Question

a motorboat whose speed is 18 kilometre per hour in still water takes 1 hour more to go 24 km upstream then a return downstream to the same spot find the speed of the stream​

Answer 1

${\pmb{\underline{\sf{ Required \ Solution ... }}}}$

• Motor Boat's speed = 18 km/hr
• Distance = 24 km
• Boat takes 1 hr more to go upstream than downstream.

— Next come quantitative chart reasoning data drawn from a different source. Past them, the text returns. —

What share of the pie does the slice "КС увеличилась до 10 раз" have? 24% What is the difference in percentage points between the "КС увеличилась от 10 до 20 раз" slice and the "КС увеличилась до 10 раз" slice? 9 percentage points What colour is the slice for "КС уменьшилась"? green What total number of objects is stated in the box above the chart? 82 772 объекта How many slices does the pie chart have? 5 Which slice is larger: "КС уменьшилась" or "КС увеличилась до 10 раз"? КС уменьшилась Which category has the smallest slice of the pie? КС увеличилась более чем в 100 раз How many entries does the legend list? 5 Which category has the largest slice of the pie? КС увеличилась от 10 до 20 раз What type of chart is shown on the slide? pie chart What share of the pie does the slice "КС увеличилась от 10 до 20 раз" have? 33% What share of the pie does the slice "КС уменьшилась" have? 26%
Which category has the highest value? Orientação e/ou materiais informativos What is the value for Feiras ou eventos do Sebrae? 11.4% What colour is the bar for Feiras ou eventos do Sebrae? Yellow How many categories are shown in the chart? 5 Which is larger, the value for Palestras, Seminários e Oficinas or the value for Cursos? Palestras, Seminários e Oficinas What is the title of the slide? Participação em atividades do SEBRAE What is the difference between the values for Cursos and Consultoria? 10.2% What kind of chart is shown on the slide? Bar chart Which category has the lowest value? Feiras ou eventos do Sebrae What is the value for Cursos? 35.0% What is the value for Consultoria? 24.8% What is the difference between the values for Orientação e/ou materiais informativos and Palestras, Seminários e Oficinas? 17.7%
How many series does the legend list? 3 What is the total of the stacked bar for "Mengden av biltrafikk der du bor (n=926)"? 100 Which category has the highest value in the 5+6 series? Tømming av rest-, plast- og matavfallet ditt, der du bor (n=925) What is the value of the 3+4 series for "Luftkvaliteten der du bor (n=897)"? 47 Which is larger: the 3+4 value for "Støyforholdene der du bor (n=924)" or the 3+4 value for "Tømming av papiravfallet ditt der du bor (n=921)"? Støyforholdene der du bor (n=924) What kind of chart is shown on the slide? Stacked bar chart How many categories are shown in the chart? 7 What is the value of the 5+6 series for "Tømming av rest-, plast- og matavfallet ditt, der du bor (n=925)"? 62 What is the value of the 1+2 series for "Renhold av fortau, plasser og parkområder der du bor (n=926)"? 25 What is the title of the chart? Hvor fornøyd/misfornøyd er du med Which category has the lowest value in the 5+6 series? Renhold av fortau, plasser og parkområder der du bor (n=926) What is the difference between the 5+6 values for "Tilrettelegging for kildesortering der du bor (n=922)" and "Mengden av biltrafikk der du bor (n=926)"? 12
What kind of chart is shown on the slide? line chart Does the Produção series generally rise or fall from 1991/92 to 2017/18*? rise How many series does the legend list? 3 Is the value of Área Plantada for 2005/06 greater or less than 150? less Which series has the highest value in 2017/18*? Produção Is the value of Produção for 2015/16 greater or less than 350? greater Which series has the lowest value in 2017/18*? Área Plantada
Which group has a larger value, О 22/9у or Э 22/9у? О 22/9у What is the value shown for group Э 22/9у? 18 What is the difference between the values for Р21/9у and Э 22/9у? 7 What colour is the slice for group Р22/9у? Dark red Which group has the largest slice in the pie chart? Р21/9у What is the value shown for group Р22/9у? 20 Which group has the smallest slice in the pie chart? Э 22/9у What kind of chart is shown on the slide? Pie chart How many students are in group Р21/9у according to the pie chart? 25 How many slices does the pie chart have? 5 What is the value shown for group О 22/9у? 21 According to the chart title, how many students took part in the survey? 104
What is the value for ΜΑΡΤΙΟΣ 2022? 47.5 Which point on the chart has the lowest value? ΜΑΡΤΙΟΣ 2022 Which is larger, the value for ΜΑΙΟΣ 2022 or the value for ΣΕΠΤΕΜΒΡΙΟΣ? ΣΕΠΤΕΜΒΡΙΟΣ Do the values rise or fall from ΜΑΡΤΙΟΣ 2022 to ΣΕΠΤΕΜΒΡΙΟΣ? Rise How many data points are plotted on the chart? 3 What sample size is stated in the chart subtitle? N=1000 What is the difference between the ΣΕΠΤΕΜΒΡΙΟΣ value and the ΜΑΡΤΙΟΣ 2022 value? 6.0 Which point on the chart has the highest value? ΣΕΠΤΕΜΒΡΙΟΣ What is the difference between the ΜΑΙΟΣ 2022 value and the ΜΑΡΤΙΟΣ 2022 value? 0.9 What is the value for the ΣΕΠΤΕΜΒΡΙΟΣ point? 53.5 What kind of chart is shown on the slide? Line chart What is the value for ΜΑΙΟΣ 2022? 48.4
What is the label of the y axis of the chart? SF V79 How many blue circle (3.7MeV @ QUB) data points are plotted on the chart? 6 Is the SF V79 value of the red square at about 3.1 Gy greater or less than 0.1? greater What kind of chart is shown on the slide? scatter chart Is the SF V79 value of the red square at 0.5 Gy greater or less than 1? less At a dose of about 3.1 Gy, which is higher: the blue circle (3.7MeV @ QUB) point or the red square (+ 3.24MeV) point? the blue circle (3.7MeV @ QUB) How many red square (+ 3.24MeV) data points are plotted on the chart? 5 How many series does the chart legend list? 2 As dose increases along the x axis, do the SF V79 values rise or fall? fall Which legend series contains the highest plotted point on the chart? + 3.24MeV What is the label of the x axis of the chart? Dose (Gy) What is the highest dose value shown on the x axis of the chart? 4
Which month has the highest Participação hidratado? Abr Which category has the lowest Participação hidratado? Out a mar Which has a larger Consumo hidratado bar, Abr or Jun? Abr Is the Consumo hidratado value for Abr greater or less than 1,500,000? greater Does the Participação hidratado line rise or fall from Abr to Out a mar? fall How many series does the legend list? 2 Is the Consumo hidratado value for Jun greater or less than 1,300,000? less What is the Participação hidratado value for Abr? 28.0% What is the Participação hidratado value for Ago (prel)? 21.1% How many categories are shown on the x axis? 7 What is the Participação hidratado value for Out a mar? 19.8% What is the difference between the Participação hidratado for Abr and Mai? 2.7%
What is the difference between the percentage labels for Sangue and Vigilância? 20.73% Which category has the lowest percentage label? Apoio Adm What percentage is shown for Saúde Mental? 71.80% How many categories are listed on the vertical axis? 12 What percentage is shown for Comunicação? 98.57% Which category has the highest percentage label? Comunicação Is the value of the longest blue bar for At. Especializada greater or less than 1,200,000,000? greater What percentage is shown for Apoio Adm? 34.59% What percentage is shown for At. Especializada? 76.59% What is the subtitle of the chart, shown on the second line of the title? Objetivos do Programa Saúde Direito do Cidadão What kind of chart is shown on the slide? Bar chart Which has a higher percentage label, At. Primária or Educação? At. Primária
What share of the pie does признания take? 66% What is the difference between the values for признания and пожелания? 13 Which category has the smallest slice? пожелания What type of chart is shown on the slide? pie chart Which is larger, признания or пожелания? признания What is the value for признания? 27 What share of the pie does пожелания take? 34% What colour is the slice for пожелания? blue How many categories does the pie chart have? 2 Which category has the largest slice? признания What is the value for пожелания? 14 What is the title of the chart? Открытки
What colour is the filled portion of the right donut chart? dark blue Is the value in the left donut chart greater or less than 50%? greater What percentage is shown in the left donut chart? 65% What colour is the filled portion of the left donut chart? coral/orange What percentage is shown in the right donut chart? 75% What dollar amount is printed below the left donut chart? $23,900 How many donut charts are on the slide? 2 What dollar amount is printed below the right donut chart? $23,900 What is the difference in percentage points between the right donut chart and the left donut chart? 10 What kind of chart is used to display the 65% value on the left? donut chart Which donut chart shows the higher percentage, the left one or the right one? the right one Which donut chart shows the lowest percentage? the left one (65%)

Let the Speed of the stream be x

• For Upstream = (18 - x) km/hr
• For Downstream = (18 + x) km/hr

As we know that:

$\colon\implies{\sf{ t_1{(Upstream)} = \dfrac{24}{18-x} \ hr}} \\ \\ \colon\implies{\sf{ t_2{(Downstream)} = \dfrac{24}{18+x} \ hr }}$

So, We have to subtract coz we've as:

$\circ \ {\underline{\pmb{\sf{ According \ to \ Question: }}}} \\ \\ \colon\implies{\sf{ \dfrac{24}{18-x} - \dfrac{24}{18+x} = 1 }} \\ \\ \colon\implies{\sf{ \dfrac{24(18+x)-24(18-x)}{(18-x)(18+x)} = 1 }} \\ \\ \colon\implies{\sf{ \dfrac{432+24x-432+24x}{(18)^2-x^2} = 1}} \\ \\ \colon\implies{\sf{ \dfrac{48x}{324-x^2} = 1 }} \\ \\ \colon\implies{\sf{ 48x = 324 - x^2 }} \\ \\ \colon\implies{\sf{ x^2+48x - 324 = 0 }}$

Now, We have to apply Quadratic Equation to get the desired value of the Variable as:-

$\circ {\pmb{\underline{\boxed{\sf\gray{ x = \dfrac{ -b \pm \sqrt{b^2 - 4ac} }{2a } }}}}} \\ \\ \colon\implies{\sf{ x = \dfrac{ -48 \pm \sqrt{(-48)^2 - 4 \times 1 \times (-324)} }{2 \times 1 } }} \\ \\ \colon\implies{\sf{ x = \dfrac{ -48 \pm \sqrt{2304+1296} }{2} }} \\ \\ \colon\implies{\sf{ x = \dfrac{ -48 \pm \sqrt{3600} }{2} }} \\ \\ \colon\implies{\sf{ x = \dfrac{ -48 \pm 60 }{2} }} \\ \\ \colon\implies{\sf{ x = \dfrac{ - 48 + 60}{2} \ and \ \dfrac{-48-60}{2} }} \\ \\ \colon\implies{\sf{ x = \cancel{ \dfrac{12}{2} } \ and \ \cancel{ \dfrac{-108}{2} } }} \\ \\ \colon\implies{\underline{\boxed{\sf{ x = 6 \ and \ -54 }}}}$

The Speed can't be Negative (—ve).

Hence,

${\pmb{\underline{\sf{ The \ Speed \ of \ the \ Stream \ is \ 6 \ km/hr. }}}}$ $\bigstar$

Answer 2

Let the speed of the stream be x km\hr.

The speed of the boat upstream = (18 - x) km/hr

The speed of the boat downstream = (18 + x) km/hr

Distance = 24 km

As given in the question,

Time for upstream = 1 + Time for downstream

24/(18 - x) = 1 + 24/(18 + x)

24/(18 - x) - 24/(18 + x) = 1

x2 + 48x - 324 = 0

(x + 54)(x - 6) = 0

x ≠ - 54 as speed cannot be negative.

x = 6

The speed of the stream = 6 km/hr